▶ [给定文段]:

如果把softmax看作一个1-layer tree,每个单词都是一个叶节点, 因为需要归一化所以计算每个单词的概率的复杂度是$O(V)$。Hierarchical Softmax只是把1-layer变成了multi-layer，在不增加embedding大小的情况下（V个叶节点，树有V-1个inner node), 把计算每个单词概率的复杂度降低到$O(logV)$，直接用从root到叶节点的路径来计算每个单词的概率。树的构造作者选用了huffman tree,优点在于高频词从root到leaf的路径会比低频词更短，这样可以进一步加速训练，具体细节可以来看这篇博客human coding

例如下图（图片来源）

$$
\begin{align}
P(Horse) &= P(0,left)\cdot P(1,right)\cdot P(2,left)
\end{align}
$$

那具体上面的p(0,left)要如何计算呢？

每一个node都有自己的embedding $v_n{(w,j)}$, 既单词w路径上第j个node的embedding,输入输出的单词内积，变为输入单词和node的内积，每个单词的概率计算如下

\[p(w=w_o) = \prod_{j=1}^{L(w)-1}\sigma([n(w,j+1) = ch(n(w,j))] \cdot {v_{n(w,j)}}^{T} h)
\]

不得不说这个式子写的真是生怕别人能看懂>_<

$[n(w,j+1) = ch(n(w,j))]$ 是个啥？ch是left child，$[\cdot]$只是用来判断path是往左还是往右

\[\ [\cdot] =
\begin{cases}
1 & \quad \text{if 往左} \\
-1 & \quad \text{if 往右}
\end{cases}
\
\]

所以

\[\begin{align}
p(n,left) &= \sigma(v_n^T\cdot h )\\
p(n, right) &= \sigma(-v_n^T\cdot h )= 1- \sigma(v_n^T\cdot h )
\end{align}
\]

对应上面的模型推导，hidden->ouput的部分发生变化, 损失函数变为以下

\[E= -log P(w=w_j|w_I) = - \sum_{j=1}^{L(w)-1}log([\cdot]v_j^T h)
\]

每次output单词对应的路径上的embedding会被更新，预测任务变为该路径上每个inner_node应该往左还是往右。

简单的huffman Hierarchy softmax的实现如下

class TreeNode(object):

    total_node = 0

    def __init__(self, frequency, char = None , word_index = None, is_leaf = False):

        self.frequency = frequency

        self.char = char # word character

        self.word_index = word_index # word look up index

        self.left = None

        self.right = None

        self.is_leaf = is_leaf

        self.counter(is_leaf)

    def counter(self, is_leaf):

        # node_index will be used for embeeding_lookup

        self.node_index = TreeNode.total_node

        if not is_leaf: TreeNode.total_node += 1

    def __lt__(self, other):

        return self.frequency < other.frequency

    def __repr__(self):

        if self.is_leaf:

            return 'Leaf Node char = [{}] index = {} freq = {}'.format(self.char, self.word_index, self.frequency)

        else:

            return 'Inner Node [{}] freq = {}'.format(self.node_index, self.frequency)

class HuffmanTree(object):

    def __init__(self, freq_dic):

        self.nodes = []

        self.root = None

        self.max_depth = None

        self.freq_dic = freq_dic

        self.all_paths = {}

        self.all_codes = {}

        self.node_index = 0

    @staticmethod

    def merge_node(left, right):

        parent = TreeNode(left.frequency + right.frequency)

        parent.left = left

        parent.right = right

        return parent

    def build_tree(self):

        """

        Build huffman tree with word being leaves

        """

        TreeNode.total_node = 0 # avoid train_and_evaluate has different node_index

        heap_nodes = []

        for word_index, (char, freq) in enumerate(self.freq_dic.items()):

            tmp = TreeNode( freq, char, word_index, is_leaf=True )

▶ [任务要求 1]:
请将关于Hierarchical Softmax的给定文段中的一部分重新录入一遍：从含有"对应上面的模型推导，hidden->ouput的部分发生变化, 损失函数变为以下"的词句开始，到"个inner_node应该往左还是往右。"为止。
▶ [任务要求 2]:
在关于Hierarchical Softmax的给定文段中，构造树时选用huffman tree有什么优点？
▶ [任务要求 3]:
请从关于Hierarchical Softmax的给定文段停止处接着往下写。
数据摘录中的各行在本练习中用不到。

▶ [数据摘录]:
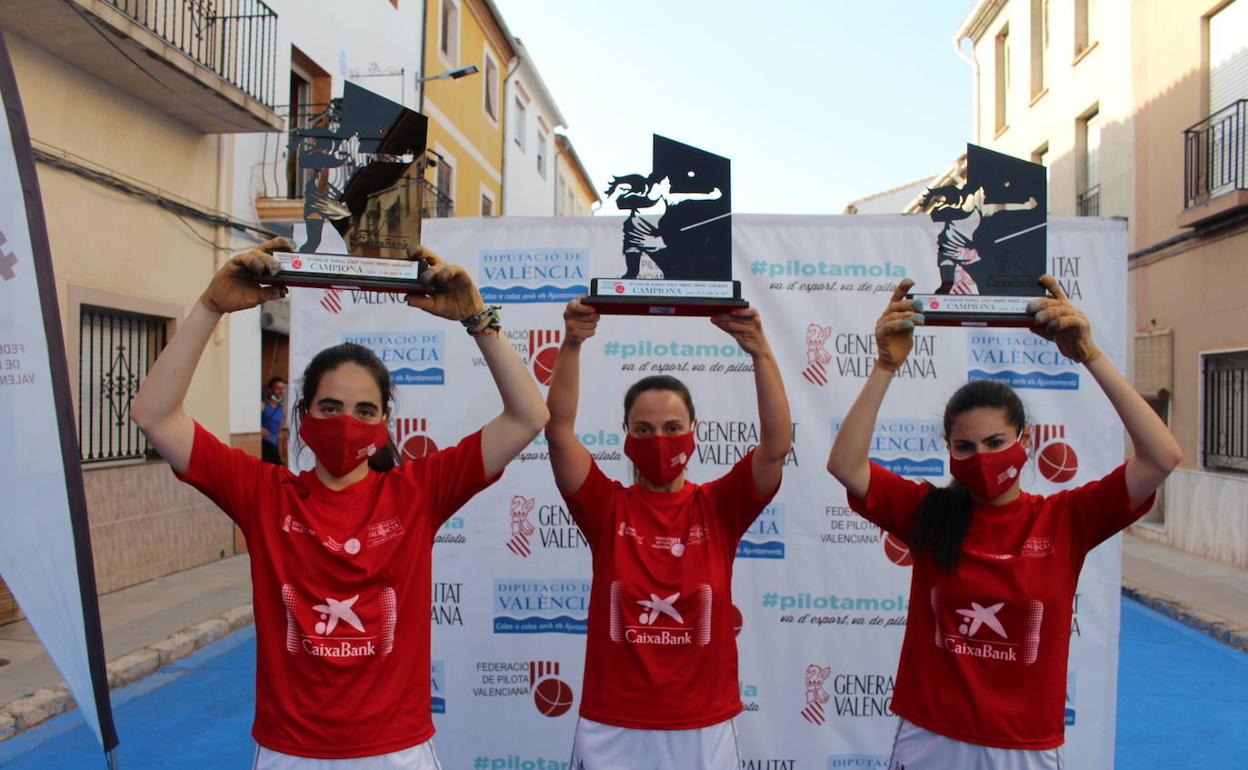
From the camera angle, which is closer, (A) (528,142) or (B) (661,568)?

▶ [练习作答 1]:
对应上面的模型推导，hidden->ouput的部分发生变化, 损失函数变为以下

\[E= -log P(w=w_j|w_I) = - \sum_{j=1}^{L(w)-1}log([\cdot]v_j^T h)
\]

每次output单词对应的路径上的embedding会被更新，预测任务变为该路径上每个inner_node应该往左还是往右。

▶ [练习作答 2]:
高频词从root到leaf的路径比低频词更短，可以进一步加速训练。

▶ [练习作答 3]:
            heapq.heappush(heap_nodes, tmp )

        while len(heap_nodes)>1:

            node1 = heapq.heappop(heap_nodes)

            node2 = heapq.heappop(heap_nodes)

            heapq.heappush(heap_nodes, HuffmanTree.merge_node(node1, node2))

        self.root = heapq.heappop(heap_nodes)

    @property

    def num_node(self):

        return self.root.node_index + 1

    def traverse(self):

        """

        Compute all node to leaf path and direction: list of node_id, list of 0/1

        """

        def dfs_helper(root, path, code):

            if root.is_leaf :

                self.all_paths[root.word_index] = path

                self.all_codes[root.word_index] = code

                return

            if root.left :

                dfs_helper(root.left, path + [root.node_index], code + [0])

            if root.right :

                dfs_helper(root.right, path + [root.node_index], code + [1])

        dfs_helper(self.root, [], [] )

        self.max_depth = max([len(i) for i in self.all_codes.values()])

class HierarchySoftmax(HuffmanTree):

    def __init__(self, freq_dic):

        super(HierarchySoftmax, self).__init__(freq_dic)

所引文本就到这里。